▶ _DATA TO USE_:
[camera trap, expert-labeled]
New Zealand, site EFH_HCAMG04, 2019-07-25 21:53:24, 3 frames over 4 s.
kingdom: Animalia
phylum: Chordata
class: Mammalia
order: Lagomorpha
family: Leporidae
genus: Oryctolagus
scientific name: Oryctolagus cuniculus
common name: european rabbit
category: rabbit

▶ _TASK STATEMENT_:
From the line containing "New Zealand, site" down to the last line of the records, transcribe every line exactly and add nothing else.

▶ _WRITTEN RESPONSE_:
New Zealand, site EFH_HCAMG04, 2019-07-25 21:53:24, 3 frames over 4 s.
kingdom: Animalia
phylum: Chordata
class: Mammalia
order: Lagomorpha
family: Leporidae
genus: Oryctolagus
scientific name: Oryctolagus cuniculus
common name: european rabbit
category: rabbit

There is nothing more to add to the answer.